What Happen to Rohingyas : A note from 20th School of Peace and Conflict Transformation

Rohingya's People. [source image : Al Jazeera]

Amanasia.org – On March 1st, Ishak Mia, Coordinator of Humanitarian Assistance Program for ARF in Bangladesh, depicted the grim realities faced by Rohingyas in Myanmar and the two refugee camps in Cox’s Bazar, where they were forced to flee. Since the 80’s, Myanmar deprived them of citizenship and persecuted them: entire villages were burned to the ground, families were separated and killed, and women and girls were gang-raped. It is estimated that approximately 9000 Rohingyas have been killed during the genocide and that more than 1,5 million fled to Bangladesh since the beginning of the crisis.

Cox’s Bazar has become the largest refugee camp in the world and, despite the humanitarian relief, the Rohingya remain in an extremely precarious situation. Recently, ARF completed the construction of 100 mid-term shelters for Rohingya refugees in Cox’s Bazaar camp.

On Monday 2nd, Sumit Dutta, Counsellor and Psychologist, gave a lecture on Mental Health, Peacebuilding and Conflict Management. Conflicts occur at various domains- Interpersonal (between two persons), Inter-group (between two groups- families, religions, races, communities, nations etc.). Such conflicts being overt are recognizable and hence easier to address, not to say managed. But there is another level of conflict that occurs within a person- Intra-psychic, that is far harder to recognize (often manifesting at the unconscious level) and so that much more difficult to address and thus resolve.
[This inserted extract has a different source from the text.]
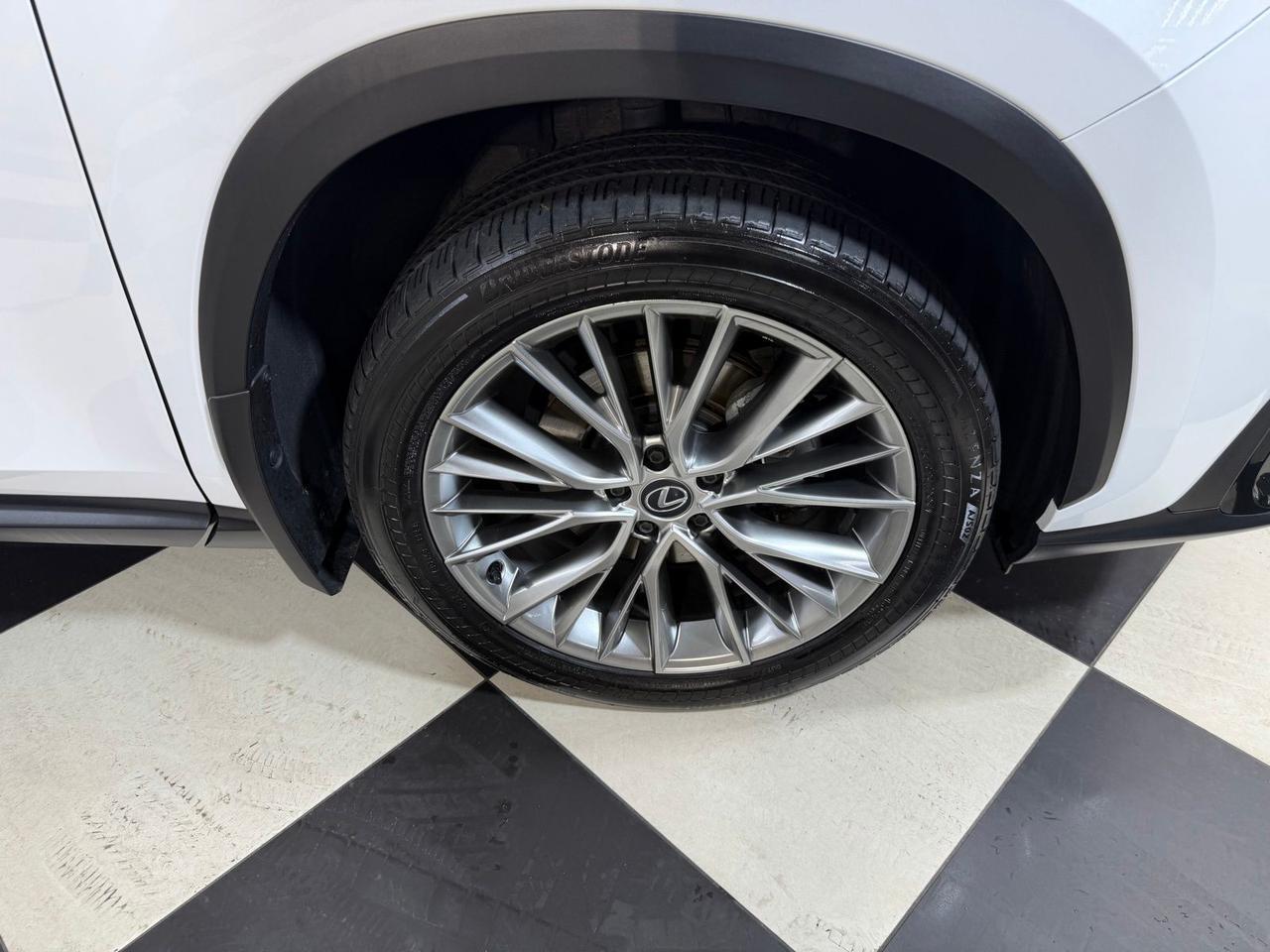 2024 Lexus NX 350 Luxury Annapolis MD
An individual is the smallest integral unit of society which is constituted of various levels- family, neighborhood, locality, organization, community, village/town/city, district, state, region, nation, league of nations. So, if one is at conflict with her/himself only, it’s more likely that s/he will have the same with others. Now if the unit of society is disturbed, society at large will obviously be not in peace. Hence Peace-building needs to be started at the individual level. To that end, the mental health of each person needs to be maximized to ensure proper handling of other conflicts at different social levels.
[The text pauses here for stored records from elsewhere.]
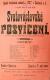 Žiželice, Tyl, Svatováclavské posvícení - plakát, 1896
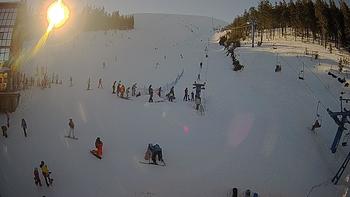 Драгобрат 22 лютого 2021 року, 2021-02-22 16:00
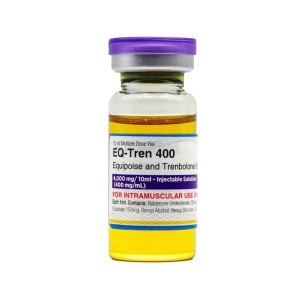 EQ-TREN 400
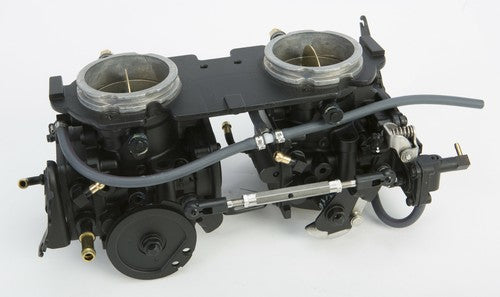 Mikuni Dual Carb Carburetor Set Bn46I Sea Doo 947 951 GSX GTX Limited Lrv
Before dinner, two talking circles were organized – women and men talking circles. The aim of this exercise was to exchange on the challenges faced by the participants in their personal and professional life.
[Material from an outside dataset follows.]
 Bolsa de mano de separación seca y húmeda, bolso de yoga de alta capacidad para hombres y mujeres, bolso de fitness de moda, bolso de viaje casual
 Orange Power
On March 3rd, the participants headed to the regional cultural center SEA-Junction, located in the Bangkok Art Cultural Centre. The director of SEA-Junction and Professor Rosalia Sciortino presented shortly the activities of the center and gave a lecture on “Gender, Conflict, and Peace”. The lecture focused on the persistence of gender traditional roles, on gender-based violence and on the importance of women’s participation in peace processes, as it guarantees long-lasting institutions. In the afternoon, the participants headed to Thammasat University and watched the documentary film « Chinese Whispers » by Rani P Collaborations.

This graphic novel looks at how the May 1998 riots in several cities in Indonesia were triggered by political engineering that intentionally evoked racial sentiments. The homicides and rapes committed against Chinese-Indonesians, and especially women, have been forgotten in Indonesian collective memory. The author of the documentary insists on the need to embark upon a transitional justice process to heal.

On March 4th, the Executive Director of the organization Focus on the Global South, Shalmali Guttal, gave an inspiring talk about neoliberalism, as an economic system and as an ideology, and its implications for peace. Sadly, she wasn’t able to come in person at IIPDS and she gave her lecture on Skype. Her thesis was that the progressive imposition of neo-liberalism after WWII led to the rise of corporations, to a disengagement strategy of public investment and increasing inequalities between the rich and the poor. However, there is a limit to how long people can get exploited and the grassroots have the power to impulse change and promote alternative systems. In that context, the climatic emergency could be acting as a trigger for action.